__PASSAGE SHOWN__
^^^^

Kenneth Hood "Buddy" MacKay Jr. (born March 22, 1933) is an American politician and diplomat who served as the 42nd governor of Florida for 24 days from December 1998 to January 1999, upon the death of Lawton Chiles. A member of the Democratic Party, he previously served as the 14th lieutenant governor of Florida from 1991 to 1998. During his career, he also served as a state legislator, a U.S. representative, and special envoy for the Americas.

Early life
MacKay was born to a citrus-farming family in Ocala, Florida, the son of Julia Elizabeth (Farnum) and Kenneth Hood MacKay. He served in the United States Air Force during the 1950s, and then attended the University of Florida, where he was tapped into  Florida Blue Key and eventually received a law degree. MacKay was inducted into the University of Florida Hall of Fame (the most prestigious honor a student can receive from UF) and was a member of The Board. He married Anne Selph in 1960; the couple has four sons.

Political career
MacKay was elected to the Florida House of Representatives in 1968, and to the Florida Senate in 1974.

From 1983 to 1989 he served for three terms in the United States House of Representatives.

In 1988 he received the Democratic nomination for the United States Senate, but lost in a very close race for that office to Connie Mack III.

^^^^

__RECORD EXTRACTS__
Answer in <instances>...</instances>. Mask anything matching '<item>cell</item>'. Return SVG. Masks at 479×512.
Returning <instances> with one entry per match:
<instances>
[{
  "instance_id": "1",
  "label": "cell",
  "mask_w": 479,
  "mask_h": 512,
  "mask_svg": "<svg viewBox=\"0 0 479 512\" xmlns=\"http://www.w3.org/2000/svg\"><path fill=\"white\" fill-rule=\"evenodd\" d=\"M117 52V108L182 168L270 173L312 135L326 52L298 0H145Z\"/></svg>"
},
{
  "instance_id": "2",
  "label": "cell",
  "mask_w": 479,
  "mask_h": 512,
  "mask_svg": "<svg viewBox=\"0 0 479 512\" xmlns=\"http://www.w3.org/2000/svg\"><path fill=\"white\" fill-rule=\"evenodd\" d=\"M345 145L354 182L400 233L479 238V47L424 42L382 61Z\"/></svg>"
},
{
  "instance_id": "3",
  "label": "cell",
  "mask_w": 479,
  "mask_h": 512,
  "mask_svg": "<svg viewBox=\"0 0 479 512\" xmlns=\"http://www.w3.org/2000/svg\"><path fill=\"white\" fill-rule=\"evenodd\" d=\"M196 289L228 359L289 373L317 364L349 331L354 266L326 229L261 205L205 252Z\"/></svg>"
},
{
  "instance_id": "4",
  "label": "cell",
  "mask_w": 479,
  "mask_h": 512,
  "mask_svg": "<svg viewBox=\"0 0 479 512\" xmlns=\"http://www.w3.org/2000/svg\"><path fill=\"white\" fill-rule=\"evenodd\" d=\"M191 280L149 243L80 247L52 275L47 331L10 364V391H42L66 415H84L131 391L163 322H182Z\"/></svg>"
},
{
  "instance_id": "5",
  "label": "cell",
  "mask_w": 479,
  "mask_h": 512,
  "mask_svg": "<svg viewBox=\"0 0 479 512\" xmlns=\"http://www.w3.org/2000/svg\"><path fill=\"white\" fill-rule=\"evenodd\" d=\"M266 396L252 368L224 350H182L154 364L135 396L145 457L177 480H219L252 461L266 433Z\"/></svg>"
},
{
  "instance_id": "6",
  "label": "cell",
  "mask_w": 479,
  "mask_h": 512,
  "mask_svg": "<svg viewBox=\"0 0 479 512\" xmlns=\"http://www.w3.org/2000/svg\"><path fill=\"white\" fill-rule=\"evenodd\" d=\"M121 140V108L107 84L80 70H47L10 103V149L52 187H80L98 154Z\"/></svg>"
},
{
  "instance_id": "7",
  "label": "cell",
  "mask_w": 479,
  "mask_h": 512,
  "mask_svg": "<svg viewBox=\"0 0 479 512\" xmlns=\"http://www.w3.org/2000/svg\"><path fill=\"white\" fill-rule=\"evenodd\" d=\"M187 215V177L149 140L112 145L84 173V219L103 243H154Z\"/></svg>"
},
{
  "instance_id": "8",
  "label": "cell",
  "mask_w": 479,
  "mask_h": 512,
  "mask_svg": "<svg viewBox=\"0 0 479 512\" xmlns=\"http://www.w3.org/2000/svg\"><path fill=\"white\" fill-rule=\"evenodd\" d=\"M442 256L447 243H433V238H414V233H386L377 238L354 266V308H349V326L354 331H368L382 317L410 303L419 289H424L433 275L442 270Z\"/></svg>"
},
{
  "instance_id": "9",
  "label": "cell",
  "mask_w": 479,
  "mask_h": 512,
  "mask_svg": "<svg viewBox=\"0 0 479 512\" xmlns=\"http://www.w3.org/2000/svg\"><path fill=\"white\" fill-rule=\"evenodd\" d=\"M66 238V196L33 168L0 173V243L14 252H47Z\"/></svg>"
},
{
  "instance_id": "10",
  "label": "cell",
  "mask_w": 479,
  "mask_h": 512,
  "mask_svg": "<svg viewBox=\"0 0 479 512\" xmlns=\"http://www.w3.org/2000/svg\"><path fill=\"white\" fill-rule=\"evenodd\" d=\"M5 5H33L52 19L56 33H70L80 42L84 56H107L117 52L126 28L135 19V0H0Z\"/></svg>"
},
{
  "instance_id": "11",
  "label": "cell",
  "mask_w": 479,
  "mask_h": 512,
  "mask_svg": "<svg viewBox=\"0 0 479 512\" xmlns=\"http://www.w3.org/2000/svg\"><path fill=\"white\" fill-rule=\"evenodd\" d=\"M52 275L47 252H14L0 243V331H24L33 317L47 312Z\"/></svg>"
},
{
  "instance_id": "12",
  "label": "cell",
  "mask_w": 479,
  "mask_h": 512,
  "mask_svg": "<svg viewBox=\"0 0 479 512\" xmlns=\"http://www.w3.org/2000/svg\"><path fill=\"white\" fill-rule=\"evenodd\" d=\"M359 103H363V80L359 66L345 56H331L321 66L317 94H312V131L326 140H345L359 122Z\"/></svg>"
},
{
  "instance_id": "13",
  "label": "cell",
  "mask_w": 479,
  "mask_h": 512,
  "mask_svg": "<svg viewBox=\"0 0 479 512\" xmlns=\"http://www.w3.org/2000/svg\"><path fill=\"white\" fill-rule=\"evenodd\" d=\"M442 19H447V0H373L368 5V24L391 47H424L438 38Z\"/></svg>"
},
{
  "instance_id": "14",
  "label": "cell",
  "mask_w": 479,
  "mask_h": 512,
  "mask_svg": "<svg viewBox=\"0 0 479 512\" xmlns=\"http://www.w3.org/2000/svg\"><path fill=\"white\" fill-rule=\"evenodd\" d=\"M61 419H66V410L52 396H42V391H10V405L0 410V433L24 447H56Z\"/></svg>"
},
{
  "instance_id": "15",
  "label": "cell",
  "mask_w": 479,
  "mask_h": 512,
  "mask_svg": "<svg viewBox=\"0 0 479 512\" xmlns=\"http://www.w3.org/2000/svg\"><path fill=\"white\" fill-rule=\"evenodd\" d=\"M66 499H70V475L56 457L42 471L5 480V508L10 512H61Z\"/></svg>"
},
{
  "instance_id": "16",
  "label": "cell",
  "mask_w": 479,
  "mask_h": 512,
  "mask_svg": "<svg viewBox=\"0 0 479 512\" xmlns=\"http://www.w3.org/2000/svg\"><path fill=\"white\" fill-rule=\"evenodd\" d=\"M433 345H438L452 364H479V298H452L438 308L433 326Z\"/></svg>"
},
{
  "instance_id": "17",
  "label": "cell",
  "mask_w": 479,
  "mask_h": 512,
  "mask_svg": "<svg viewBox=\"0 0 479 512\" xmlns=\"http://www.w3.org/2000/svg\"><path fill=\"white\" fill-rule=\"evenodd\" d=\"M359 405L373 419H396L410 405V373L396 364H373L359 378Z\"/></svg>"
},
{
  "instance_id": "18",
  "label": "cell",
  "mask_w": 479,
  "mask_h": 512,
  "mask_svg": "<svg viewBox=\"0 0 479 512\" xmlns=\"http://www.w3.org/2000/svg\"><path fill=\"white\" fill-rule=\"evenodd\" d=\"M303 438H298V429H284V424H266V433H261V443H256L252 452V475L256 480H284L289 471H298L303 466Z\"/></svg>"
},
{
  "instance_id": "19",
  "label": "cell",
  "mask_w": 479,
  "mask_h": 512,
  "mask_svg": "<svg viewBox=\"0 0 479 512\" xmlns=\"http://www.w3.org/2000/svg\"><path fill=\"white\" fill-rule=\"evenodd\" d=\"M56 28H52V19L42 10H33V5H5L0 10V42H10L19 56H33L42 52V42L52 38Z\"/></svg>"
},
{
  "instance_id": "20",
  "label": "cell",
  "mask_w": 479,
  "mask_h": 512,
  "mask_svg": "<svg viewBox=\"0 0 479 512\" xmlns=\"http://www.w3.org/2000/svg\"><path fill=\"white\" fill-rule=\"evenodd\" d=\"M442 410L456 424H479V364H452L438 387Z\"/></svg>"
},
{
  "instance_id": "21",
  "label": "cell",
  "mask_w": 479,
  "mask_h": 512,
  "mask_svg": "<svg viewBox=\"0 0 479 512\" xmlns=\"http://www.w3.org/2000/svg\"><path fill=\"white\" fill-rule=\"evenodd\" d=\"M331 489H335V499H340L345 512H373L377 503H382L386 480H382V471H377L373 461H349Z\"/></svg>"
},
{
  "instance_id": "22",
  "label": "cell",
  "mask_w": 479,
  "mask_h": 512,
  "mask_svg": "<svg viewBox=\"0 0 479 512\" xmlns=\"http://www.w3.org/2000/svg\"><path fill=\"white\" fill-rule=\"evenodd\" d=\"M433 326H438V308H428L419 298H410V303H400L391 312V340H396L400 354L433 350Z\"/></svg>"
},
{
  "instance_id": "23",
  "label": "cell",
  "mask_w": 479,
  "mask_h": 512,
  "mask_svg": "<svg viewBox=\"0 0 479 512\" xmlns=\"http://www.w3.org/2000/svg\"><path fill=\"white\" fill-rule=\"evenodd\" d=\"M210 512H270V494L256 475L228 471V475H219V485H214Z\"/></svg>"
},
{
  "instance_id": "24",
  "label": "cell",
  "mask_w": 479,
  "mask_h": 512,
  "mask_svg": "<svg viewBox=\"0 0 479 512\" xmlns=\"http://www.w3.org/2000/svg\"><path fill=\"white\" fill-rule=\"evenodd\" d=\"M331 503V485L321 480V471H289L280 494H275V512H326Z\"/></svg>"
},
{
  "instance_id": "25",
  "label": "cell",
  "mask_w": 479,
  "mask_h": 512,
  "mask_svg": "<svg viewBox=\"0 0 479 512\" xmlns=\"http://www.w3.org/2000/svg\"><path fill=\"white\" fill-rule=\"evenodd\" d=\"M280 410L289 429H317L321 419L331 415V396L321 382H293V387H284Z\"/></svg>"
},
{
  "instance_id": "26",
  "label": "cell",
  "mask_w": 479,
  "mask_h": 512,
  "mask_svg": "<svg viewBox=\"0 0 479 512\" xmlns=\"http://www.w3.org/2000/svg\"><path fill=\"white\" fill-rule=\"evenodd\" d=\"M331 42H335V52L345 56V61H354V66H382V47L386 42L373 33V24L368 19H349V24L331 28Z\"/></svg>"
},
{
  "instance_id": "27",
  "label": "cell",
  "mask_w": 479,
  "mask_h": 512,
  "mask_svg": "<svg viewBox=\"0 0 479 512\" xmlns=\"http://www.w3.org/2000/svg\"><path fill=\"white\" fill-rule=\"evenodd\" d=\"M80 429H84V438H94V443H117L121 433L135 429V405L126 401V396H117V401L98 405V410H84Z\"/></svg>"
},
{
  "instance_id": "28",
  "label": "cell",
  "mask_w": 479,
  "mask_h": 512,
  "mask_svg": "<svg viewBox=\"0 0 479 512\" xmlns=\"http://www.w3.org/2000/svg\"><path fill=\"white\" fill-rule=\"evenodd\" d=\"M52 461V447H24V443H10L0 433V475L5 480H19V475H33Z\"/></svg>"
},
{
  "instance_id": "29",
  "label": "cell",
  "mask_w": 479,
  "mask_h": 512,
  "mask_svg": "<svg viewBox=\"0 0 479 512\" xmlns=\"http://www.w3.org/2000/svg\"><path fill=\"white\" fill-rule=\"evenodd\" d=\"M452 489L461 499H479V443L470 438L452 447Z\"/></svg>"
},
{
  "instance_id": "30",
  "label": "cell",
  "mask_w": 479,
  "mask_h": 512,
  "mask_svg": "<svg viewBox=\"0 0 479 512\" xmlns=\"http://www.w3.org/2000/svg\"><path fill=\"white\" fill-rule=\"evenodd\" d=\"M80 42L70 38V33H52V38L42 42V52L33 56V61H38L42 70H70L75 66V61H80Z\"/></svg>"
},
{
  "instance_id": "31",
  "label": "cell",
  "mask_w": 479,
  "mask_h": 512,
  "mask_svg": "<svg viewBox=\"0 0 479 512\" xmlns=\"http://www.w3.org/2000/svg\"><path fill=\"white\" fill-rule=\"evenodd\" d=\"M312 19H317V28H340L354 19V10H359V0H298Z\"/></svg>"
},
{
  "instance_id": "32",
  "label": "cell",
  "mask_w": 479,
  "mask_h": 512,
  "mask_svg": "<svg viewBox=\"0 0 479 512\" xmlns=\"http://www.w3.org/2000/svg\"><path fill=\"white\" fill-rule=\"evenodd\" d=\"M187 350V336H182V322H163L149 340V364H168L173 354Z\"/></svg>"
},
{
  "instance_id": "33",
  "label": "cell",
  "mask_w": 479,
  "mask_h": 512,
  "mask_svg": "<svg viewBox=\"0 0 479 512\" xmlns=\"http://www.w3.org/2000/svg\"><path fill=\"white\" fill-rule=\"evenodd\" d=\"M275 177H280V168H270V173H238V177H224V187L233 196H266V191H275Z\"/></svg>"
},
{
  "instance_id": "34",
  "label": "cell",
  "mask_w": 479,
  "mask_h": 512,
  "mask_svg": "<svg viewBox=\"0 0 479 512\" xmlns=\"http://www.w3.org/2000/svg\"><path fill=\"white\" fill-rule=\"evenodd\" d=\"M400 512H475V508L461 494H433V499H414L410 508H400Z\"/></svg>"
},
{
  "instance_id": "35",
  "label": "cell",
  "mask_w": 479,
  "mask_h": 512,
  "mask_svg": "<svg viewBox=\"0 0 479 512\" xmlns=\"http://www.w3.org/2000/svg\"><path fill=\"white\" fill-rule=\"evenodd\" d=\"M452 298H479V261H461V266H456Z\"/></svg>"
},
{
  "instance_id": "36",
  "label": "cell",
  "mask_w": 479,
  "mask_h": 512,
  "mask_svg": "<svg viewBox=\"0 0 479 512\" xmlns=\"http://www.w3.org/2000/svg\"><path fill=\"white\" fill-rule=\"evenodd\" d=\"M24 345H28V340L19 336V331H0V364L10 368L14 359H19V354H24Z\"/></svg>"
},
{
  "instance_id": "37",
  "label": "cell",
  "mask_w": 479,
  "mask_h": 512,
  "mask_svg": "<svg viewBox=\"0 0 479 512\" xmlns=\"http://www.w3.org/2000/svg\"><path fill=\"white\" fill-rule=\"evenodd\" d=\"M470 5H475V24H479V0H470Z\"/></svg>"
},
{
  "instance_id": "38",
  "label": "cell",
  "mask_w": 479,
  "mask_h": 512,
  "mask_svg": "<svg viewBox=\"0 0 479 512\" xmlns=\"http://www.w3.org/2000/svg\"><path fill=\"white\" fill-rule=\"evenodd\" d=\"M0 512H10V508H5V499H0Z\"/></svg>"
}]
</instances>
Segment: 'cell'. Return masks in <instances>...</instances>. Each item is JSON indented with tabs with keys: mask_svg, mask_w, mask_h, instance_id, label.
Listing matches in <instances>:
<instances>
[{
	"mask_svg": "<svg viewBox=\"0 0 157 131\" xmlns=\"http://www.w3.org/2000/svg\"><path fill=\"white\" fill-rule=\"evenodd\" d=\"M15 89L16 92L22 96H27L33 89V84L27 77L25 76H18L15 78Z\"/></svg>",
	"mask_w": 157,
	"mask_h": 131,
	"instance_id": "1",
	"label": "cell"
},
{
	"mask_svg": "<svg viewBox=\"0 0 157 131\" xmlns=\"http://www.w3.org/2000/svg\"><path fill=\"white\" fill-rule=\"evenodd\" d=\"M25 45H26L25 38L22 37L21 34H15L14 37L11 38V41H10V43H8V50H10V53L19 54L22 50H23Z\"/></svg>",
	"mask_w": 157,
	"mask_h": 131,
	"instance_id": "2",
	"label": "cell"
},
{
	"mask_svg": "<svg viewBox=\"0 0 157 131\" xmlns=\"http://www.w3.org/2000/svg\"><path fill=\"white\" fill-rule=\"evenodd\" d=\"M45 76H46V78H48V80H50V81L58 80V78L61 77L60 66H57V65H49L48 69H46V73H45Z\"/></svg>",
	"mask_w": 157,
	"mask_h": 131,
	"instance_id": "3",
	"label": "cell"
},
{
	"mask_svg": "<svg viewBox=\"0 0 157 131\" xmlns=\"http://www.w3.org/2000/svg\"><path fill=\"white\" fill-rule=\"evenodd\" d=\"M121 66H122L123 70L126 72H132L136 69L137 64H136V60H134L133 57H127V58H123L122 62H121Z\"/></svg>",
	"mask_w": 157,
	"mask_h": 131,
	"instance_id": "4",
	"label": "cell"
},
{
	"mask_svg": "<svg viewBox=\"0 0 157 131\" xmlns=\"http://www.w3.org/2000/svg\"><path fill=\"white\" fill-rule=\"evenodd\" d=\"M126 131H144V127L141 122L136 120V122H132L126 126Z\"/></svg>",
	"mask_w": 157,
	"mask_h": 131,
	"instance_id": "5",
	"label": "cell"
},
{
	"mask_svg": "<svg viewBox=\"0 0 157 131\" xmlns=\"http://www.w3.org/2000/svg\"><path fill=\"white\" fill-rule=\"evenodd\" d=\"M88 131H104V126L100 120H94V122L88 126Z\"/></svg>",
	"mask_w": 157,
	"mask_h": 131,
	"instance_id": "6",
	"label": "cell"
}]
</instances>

^^^^

__REQUIRED ACTION 1__
From the Buddy MacKay biography, copy the stretch from "Political career" through "Connie Mack III.".
__REQUIRED ACTION 2__
Summarize the Buddy MacKay biography in two sentences.

__RESPONSE 1__
Political career
MacKay was elected to the Florida House of Representatives in 1968, and to the Florida Senate in 1974.

From 1983 to 1989 he served for three terms in the United States House of Representatives.

In 1988 he received the Democratic nomination for the United States Senate, but lost in a very close race for that office to Connie Mack III.

__RESPONSE 2__
Kenneth Hood "Buddy" MacKay Jr., a Democrat born in Ocala, Florida, in 1933, served as Florida's 14th lieutenant governor from 1991 to 1998 and then as its 42nd governor for 24 days after the death of Lawton Chiles. Earlier he served in the U.S. Air Force, earned a law degree at the University of Florida, was elected to both houses of the Florida legislature, served three terms in the U.S. House of Representatives, and lost a very close 1988 U.S. Senate race to Connie Mack III.